Cultura e stili di vita sono veicolati dai mass media molto più di quanto non si sia portati a pensare. I media, infatti, contribuiscono ad attribuire un significato socialmente condiviso a quell’insieme di simboli e segni che formano il sistema cultura di un paese, attraverso l’informazione di radio, stampa, tv o internet, con i suoi blog e social network, o i prodotti audiovisivi di fiction e intrattenimento, guardati sul grande schermo del televisore in salotto o, sempre più frequentemente, sul tablet o lo smartphone. L’Osservatorio di Pavia ha sperimentato diverse tecniche di analisi per rilevare stili di vita e fenomeni culturali veicolati dai mass media.
I progetti
Osservatorio del dono
In collaborazione con l’Istituto Italiano della Donazione, l’Osservatorio di Pavia realizza un monitoraggio permanente sulla rappresentazione del dono e del volontariato nei media. per fornire una fotografia dello stato di salute del non profit italiano. Obiettivo principale del progetto è indagare non solo quanto varia nel tempo lo spazio che l’informazione dedica al tema della donazione, ma anche come cambia la sua rappresentazione nei media, perché questo contribuisce a modificare e ridefinire lo stesso concetto sociale di dono. www.osservatoriodono.it
Rapporto “Noi doniamo” 2023
Rapporto “Noi doniamo” 2021
Indagine sulle tipologie argomentative veicolate dai media
I mezzi di comunicazione veicolano, da sempre, argomentazioni di tutti i tipi. Gli esempi di fallacie e di argomenti opinabili che si studiano sui libri di testo di logica spesso presentano brani di pubblicità e di argomentazioni politiche (dichiarazioni fatte in campagna elettorale o dichiarazioni a favore di specifiche politiche pubbliche). Molti di questi esempi sono argomenti trasmessi dai mezzi di comunicazione quali discorsi politici, pubblicità commerciale o contenuti di blog presenti in Internet. Questi tipi di argomenti sono particolarmente interessanti quando risulta chiaro che sono stati impiegati, per esempio in pubblicità, come tecniche retoricamente efficaci per persuadere un pubblico di massa. Precedentemente (e spesso anche oggi) essi venivano classificati come logicamente fallaci. Ma oggi, sempre più spesso, vengono invece considerati come eristiche fallibili (scivolose) utili a raggiungere una conclusione provvisoria in una condizione di incertezza epistemica, ma passibili di questionamento critico. La teoria che intendiamo esporre attraverso una serie di articoli e contributi cerca di presentare un giudizio equilibrato tra l’analizzare questi argomenti come fallibili ma sostanzialmente ragionevoli in alcuni casi, e il criticarli come argomenti fallaci impiegati come tattiche per vincere non correttamente su di un avversario o per ingannare un pubblico di massa.

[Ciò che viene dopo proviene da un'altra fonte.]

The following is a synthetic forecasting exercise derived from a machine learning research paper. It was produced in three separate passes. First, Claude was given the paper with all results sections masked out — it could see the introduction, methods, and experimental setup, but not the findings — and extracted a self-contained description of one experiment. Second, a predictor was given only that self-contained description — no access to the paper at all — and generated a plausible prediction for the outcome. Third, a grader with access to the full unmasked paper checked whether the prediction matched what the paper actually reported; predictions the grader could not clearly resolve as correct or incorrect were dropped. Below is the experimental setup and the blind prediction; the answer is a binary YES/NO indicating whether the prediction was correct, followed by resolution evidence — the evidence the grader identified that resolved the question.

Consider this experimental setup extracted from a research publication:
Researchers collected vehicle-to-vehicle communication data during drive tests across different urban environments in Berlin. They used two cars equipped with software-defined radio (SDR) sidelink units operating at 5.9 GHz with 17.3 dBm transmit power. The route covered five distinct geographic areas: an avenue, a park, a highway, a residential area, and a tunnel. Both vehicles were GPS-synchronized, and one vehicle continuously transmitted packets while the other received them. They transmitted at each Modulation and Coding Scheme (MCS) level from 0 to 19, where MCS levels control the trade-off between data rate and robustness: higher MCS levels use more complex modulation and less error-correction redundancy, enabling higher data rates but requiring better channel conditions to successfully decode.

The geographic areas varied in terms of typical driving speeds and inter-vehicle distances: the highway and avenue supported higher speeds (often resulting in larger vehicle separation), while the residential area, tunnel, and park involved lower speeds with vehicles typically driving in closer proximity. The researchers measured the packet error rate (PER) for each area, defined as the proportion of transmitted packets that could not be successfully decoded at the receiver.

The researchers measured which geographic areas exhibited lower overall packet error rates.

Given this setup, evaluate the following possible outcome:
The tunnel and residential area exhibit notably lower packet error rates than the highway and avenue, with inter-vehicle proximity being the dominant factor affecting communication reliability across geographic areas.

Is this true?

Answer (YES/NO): YES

La Televisione del Dolore: un’indagine sulle “cattive pratiche” televisive
Nel corso di questi anni, guardando i programmi televisivi succede sempre più spesso di imbattersi nei racconti di casi di cronaca nera o giudiziaria oppure di vicende centrate su situazioni di disagio individuale o sociale. Storie di omicidi, di violenze e abusi, di aggressioni e atti di bullismo, di malattie gravi e invalidanti, di incidenti stradali e calamità naturali dall’esito tragico: casi, tutti questi, accomunati dal senso di sofferenza vissuto dai singoli, nelle famiglie o nelle comunità più allargate. Con un’espressione molto sintetica ma efficace, quando i programmi televisivi affrontano questi argomenti, declinandoli in un senso che molto concede allo spettacolo del dramma personale o collettivo, si parla di “TV del dolore”.
Obiettivo di questa ricerca è comprendere e descrivere le modalità di rappresentazione/narrazione messe in atto nella TV del dolore. Verificare, innanzitutto, quanta parte del palinsesto giornaliero è rivolta a questi argomenti; quali sono i programmi maggiormente impegnati a focalizzare l’attenzione del telespettatore su queste storie più o meno drammatiche e drammatizzate; quali sono, soprattutto, le modalità, le tecniche narrative, gli strumenti retorici che ne sorreggono il racconto e se sussistono delle “cattive pratiche” nella loro ricostruzione.